During the final hours of his life, he was surrounded by family and friends. On July 4 at 12.50 pm, Jefferson died, aged 83, and just a few hours before the death of John Adams. When Adams died at Quincy, Massachusetts, his last words allegedly included an acknowledgement of his long-time friend and rival: ‘Thomas Jefferson survives’. Adams was unaware that Jefferson had died several hours before 450 miles away at Monticello.
Adams’ last words, according to Samuel Smith of Baltimore, were ‘Independence forever’.
Other last words (a subject ripe for mythology) have been attributed to Jefferson: One version is: ‘I resign my Soul to God, and my daughter to my country. And I humbly hope that this country will watch over and guard her, aid and cherish her.’
Another claims that his last words were ‘No, doctor, nothing more,’ refusing laudanum from his physician. According to a third version he enquired: ‘Is it the Fourth?’ And on being told it was, he replied: ‘Just as I had wished.’
Jefferson is buried in the grounds of Monticello. He crafted his own epitaph:
‘HERE WAS BURIED THOMAS JEFFERSON, AUTHOR OF THE DECLARATION OF AMERICAN INDEPENDENCE, OF THE STATUTE OF VIRGINIA FOR RELIGIOUS FREEDOM, AND FATHER OF THE UNIVERSITY OF VIRGINIA’.
Although he was American minister in Paris (1785-89), George Washington’s secretary of state (1789-93), John Adams’ vice-president (1797 -1801) and the third president (1801-09), mention of all these great offices is omitted.
After Jefferson’s death, attendants found a gold locket on a chain around his neck, where it had rested for more than 40 years, containing a small faded blue ribbon that tied a lock of his wife Martha’s brown hair.
Adams, 90 at the time of his death, was the longest-lived president until President Reagan surpass ed him in 2001. Adams was buried in the crypt of the United First Parish Church in Quincy alongside the formidable and impressive Abigail who had died in 1818.

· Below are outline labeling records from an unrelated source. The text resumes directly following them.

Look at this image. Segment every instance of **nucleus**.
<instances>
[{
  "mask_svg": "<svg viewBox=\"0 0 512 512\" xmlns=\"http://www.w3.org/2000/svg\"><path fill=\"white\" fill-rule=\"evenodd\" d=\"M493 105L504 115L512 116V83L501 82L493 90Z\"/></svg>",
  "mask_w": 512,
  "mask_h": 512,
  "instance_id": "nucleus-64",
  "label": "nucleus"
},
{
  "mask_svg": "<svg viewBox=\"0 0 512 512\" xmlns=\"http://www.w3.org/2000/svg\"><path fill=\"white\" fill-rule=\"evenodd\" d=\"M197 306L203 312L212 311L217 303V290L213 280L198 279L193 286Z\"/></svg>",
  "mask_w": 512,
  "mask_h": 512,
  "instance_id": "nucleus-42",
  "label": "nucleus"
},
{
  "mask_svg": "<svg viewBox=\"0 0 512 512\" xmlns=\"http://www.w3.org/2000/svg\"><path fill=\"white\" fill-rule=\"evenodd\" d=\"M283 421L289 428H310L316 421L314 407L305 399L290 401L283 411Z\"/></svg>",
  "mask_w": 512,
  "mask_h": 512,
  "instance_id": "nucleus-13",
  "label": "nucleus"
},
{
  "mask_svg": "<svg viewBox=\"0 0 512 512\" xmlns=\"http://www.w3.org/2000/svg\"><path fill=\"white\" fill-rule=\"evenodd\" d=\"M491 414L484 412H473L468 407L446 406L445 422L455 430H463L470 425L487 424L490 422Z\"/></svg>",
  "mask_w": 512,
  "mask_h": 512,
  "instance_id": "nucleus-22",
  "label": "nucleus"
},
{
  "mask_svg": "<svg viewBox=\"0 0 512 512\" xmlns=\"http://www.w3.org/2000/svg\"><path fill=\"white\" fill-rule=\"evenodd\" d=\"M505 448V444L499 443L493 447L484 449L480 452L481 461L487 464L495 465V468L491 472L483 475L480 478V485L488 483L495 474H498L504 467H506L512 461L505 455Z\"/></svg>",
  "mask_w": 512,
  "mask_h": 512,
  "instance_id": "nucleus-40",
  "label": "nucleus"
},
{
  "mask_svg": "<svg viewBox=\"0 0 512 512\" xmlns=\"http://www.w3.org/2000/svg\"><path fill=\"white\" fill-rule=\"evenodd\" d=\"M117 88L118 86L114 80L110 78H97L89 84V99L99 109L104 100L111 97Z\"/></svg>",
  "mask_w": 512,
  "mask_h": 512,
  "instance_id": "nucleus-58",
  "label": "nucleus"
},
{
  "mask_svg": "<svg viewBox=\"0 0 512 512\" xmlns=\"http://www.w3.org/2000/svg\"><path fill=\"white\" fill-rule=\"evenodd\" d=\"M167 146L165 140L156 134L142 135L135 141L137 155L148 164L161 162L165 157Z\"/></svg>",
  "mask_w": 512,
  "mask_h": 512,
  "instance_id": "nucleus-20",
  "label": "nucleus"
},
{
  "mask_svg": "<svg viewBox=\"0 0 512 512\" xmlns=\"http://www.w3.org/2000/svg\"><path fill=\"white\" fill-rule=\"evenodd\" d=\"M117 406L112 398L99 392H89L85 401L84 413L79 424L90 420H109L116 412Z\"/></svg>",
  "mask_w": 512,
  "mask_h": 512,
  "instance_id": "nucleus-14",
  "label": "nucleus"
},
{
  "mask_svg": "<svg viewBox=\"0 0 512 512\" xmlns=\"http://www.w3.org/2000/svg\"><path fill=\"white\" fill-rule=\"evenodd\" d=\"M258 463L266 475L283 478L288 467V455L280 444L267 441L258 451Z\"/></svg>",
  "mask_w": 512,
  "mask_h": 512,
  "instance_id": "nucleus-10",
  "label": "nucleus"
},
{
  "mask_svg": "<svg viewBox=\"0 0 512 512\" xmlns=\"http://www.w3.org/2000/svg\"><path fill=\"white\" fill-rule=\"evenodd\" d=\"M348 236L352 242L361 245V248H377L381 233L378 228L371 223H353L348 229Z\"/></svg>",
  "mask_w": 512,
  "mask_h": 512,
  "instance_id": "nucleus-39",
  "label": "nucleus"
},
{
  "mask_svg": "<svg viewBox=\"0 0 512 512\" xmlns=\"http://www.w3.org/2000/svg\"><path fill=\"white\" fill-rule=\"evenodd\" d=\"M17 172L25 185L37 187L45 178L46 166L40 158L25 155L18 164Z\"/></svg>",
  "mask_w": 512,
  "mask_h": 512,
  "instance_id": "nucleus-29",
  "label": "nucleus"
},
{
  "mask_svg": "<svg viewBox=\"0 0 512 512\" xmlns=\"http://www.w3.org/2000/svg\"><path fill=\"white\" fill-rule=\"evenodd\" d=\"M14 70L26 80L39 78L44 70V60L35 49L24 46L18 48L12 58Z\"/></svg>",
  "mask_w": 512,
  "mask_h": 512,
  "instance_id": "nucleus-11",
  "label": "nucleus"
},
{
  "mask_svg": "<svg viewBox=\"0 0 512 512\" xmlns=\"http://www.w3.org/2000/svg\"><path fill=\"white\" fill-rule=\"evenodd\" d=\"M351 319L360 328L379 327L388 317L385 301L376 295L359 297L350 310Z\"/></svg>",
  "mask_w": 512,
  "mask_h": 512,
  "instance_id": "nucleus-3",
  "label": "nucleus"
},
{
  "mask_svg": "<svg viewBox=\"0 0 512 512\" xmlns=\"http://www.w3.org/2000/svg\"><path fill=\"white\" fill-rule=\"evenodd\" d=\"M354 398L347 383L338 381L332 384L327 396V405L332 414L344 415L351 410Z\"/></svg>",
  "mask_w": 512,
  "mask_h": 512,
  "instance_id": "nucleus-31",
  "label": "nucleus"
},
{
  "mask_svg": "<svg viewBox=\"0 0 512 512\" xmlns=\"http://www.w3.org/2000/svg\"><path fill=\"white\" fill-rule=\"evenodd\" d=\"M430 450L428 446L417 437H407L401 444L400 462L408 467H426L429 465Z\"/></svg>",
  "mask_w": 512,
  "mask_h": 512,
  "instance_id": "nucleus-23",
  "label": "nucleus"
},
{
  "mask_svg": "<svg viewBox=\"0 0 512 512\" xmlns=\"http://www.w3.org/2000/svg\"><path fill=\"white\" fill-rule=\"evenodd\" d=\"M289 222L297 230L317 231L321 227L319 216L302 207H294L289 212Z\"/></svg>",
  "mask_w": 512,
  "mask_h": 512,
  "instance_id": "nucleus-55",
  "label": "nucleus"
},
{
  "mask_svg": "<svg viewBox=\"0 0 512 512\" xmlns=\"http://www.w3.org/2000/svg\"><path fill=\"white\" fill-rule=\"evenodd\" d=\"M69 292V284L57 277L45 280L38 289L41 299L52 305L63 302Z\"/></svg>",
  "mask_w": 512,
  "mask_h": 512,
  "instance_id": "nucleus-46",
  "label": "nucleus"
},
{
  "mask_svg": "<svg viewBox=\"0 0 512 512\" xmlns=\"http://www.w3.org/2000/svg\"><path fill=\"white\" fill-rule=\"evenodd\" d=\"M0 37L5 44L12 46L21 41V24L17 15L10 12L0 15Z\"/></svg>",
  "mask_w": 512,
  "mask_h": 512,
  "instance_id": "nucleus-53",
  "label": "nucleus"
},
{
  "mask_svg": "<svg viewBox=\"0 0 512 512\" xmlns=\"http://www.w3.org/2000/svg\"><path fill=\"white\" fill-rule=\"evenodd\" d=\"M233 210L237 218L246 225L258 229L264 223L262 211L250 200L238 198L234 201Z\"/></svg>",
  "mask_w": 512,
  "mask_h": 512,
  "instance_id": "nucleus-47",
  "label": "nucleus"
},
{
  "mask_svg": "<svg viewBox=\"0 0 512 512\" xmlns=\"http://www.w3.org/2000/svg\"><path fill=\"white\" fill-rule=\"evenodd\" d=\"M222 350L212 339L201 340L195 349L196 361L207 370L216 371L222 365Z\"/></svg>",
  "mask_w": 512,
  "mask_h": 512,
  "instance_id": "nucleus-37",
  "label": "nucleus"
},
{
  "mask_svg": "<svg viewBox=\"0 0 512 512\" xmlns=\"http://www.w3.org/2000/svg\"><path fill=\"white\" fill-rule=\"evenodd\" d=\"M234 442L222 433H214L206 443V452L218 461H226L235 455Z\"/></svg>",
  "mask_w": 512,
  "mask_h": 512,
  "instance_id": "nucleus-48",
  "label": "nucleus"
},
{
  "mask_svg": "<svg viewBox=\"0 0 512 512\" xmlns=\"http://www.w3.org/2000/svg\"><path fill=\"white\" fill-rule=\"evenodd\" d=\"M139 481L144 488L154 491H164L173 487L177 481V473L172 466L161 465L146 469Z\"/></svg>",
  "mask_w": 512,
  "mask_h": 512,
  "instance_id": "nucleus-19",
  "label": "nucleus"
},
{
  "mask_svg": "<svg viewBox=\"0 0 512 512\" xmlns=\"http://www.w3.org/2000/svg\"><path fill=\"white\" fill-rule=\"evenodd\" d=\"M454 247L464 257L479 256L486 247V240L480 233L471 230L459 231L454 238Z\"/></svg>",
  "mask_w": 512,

John Quincy Adams, the sixth (and then serving) president and the son of John Adams, construed the death of these two towering figures whose careers interlocked on the 50th anniversary of the United States as ‘visible and palpable remarks of Divine Favor’.
Throughout the 19th century orators endlessly recycled this sentiment by insisting that God had arranged matters that both men had died on that date. For example, in 1863, in the middle of the Civil War, Abraham Lincoln observed: ‘This extraordinary coincidence we can understand to be a dispensation of the Almighty Ruler of Events’.